**Source document**
Susan Dackerman, ed., Prints and the Pursuit of Knowledge in Early Modern Europe.

How big was the rhinoceros? More precisely, how big was the animal Albrecht Dürer portrayed in his famous 1515 woodcut? How big did the print's viewers think the creature was? And how big was the print itself?

These questions are prompted by the brilliant cover design for Susan Dackerman's edited volume on the exhibition Prints and the Pursuit of Knowledge in Early Modern Europe (New Haven, CT: Yale University Press, 2011. Pp. 442. $60). The cover itself has practically the same dimensions (315 × 230 cm) as Dürer's folio sheet, but here the rhino's head and body have been magnified threefold and wrapped around the volume. The enlargement reveals the extraordinary graphic technique that convinced generations of viewers to trust Dürer's picture as a true likeness.

Yet Dürer himself had not seen the rhinoceros. He only knew—from a drawing and description sent from Lisbon where the creature had recently arrived from India—that it was "like an elephant in size but lower on its legs" (pp. 167, 170n15). To convey the beast's immensity Dürer made the rhinoceros serve as its own reference point: it was so big that it barely fit inside the print's border. It was an ingenious solution, but Dürer would unquestionably have preferred actual measurements. For his artist's manual on human proportions he had taken the measurements of hundreds of people. His hometown of Nuremberg took the business of measurement so [End Page 373] seriously that the city council regulated the quality of its instrument- and mapmakers' output.

**Task requirements**
1. List every question the review of Susan Dackerman's volume on early modern prints asks in its opening paragraph.
2. Carry on the review of Susan Dackerman's volume on early modern prints from the point where it stops.
The records that follow have no connection to the review.

**Supplied records**
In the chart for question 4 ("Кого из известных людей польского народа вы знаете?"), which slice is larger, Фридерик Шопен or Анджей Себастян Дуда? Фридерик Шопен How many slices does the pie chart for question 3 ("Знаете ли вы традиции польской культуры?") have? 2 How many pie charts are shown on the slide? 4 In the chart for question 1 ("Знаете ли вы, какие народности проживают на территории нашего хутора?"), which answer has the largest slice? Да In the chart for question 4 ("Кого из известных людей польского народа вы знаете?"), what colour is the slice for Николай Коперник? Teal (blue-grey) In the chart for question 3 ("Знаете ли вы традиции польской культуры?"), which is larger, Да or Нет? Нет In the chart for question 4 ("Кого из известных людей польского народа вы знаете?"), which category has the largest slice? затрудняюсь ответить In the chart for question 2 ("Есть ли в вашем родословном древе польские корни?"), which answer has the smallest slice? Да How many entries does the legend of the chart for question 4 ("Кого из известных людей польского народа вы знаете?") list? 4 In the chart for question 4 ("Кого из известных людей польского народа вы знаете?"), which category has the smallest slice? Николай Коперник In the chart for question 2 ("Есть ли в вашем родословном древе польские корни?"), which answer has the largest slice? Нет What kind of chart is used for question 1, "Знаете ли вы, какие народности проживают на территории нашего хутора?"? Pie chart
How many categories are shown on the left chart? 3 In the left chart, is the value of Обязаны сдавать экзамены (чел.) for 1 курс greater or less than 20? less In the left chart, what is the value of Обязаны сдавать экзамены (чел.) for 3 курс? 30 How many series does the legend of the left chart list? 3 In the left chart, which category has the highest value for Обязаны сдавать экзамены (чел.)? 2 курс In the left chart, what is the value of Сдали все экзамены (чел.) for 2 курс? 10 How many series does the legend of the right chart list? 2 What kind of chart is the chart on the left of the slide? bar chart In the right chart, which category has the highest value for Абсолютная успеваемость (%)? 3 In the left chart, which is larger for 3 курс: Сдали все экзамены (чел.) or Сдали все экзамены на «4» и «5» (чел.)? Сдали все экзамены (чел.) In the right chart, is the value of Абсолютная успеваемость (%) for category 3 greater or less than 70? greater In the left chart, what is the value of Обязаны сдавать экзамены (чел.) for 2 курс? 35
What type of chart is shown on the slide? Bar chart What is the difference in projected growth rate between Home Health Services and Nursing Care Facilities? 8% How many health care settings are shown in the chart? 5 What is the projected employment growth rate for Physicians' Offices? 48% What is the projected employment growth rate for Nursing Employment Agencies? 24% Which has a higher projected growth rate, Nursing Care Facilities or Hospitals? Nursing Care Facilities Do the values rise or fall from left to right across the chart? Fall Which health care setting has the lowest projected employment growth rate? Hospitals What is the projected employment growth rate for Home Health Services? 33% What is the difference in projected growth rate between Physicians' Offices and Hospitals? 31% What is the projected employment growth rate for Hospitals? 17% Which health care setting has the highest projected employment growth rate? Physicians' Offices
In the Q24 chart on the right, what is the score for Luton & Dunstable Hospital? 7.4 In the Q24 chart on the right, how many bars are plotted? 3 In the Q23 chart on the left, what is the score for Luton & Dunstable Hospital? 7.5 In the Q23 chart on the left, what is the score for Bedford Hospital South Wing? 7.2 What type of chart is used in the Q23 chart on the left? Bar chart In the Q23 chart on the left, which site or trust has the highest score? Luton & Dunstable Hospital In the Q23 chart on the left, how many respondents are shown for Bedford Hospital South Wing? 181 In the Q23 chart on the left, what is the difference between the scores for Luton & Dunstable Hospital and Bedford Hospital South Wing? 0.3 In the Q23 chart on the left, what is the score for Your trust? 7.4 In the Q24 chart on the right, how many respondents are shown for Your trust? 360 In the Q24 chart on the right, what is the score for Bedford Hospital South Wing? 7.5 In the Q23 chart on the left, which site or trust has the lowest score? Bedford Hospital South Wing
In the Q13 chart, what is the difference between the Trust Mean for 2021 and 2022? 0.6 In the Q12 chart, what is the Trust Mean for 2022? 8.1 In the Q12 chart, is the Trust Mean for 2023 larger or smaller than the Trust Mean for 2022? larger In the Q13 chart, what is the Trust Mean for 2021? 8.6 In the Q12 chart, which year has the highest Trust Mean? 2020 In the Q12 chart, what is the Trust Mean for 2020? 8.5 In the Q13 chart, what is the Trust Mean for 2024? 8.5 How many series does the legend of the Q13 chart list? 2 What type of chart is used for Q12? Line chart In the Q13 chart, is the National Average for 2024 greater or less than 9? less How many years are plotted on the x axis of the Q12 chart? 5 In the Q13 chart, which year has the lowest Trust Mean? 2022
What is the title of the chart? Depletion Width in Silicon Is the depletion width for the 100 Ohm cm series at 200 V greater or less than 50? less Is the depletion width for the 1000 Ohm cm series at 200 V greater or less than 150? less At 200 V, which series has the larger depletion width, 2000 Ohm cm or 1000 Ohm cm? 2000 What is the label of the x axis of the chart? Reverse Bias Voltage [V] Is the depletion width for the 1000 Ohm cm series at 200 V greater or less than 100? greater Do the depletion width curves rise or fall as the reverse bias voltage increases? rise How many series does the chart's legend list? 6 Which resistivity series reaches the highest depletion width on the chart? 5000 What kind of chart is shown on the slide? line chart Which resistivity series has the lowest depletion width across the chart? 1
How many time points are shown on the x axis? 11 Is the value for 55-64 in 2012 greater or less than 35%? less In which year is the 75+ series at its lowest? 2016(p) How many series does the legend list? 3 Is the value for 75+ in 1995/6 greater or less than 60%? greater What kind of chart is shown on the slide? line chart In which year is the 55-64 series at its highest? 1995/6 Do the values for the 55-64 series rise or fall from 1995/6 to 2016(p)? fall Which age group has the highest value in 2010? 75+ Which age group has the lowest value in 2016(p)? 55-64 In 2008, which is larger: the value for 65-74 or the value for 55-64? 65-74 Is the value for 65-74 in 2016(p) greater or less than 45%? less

**Your responses**
1.
- How big was the rhinoceros?
- More precisely, how big was the animal Albrecht Dürer portrayed in his famous 1515 woodcut?
- How big did the print's viewers think the creature was?
- And how big was the print itself?

2.
As a maker, seller, and user of prints Dürer exemplifies Dackerman's argument that in early modern Europe people sought woodcuts, engravings, and etchings not only as objects for aesthetic and pious meditation, but also as sources of practical knowledge and tools of scientific thought. As the earliest known anatomical woodcut put it in 1493, "the art of printing" enabled images "to be fruitfully multiplied" (pp. 20, 54-55). A century later, Stradanus made the printing press the centerpiece of his Nova Reperta, a widely circulated series of engravings that celebrated the inventions and discoveries of his age (see the helpful commentaries in this volume by Daniel Margócsy and Katharine Park). Prints recorded new observations of the natural world in a fixed form and were markedly easier than drawings to obtain, see, share, and compare. This was most obvious in the rapidly developing fields of botany, zoology, and anatomy, as Lorraine Daston and Claudia Swan explore in their essays. But it was equally true for distant worlds, as Dackerman's discussions of cosmography and geography show. In the same year that Dürer rendered the rhinoceros he also produced the first printed celestial maps and the first map of the world seen as a sphere.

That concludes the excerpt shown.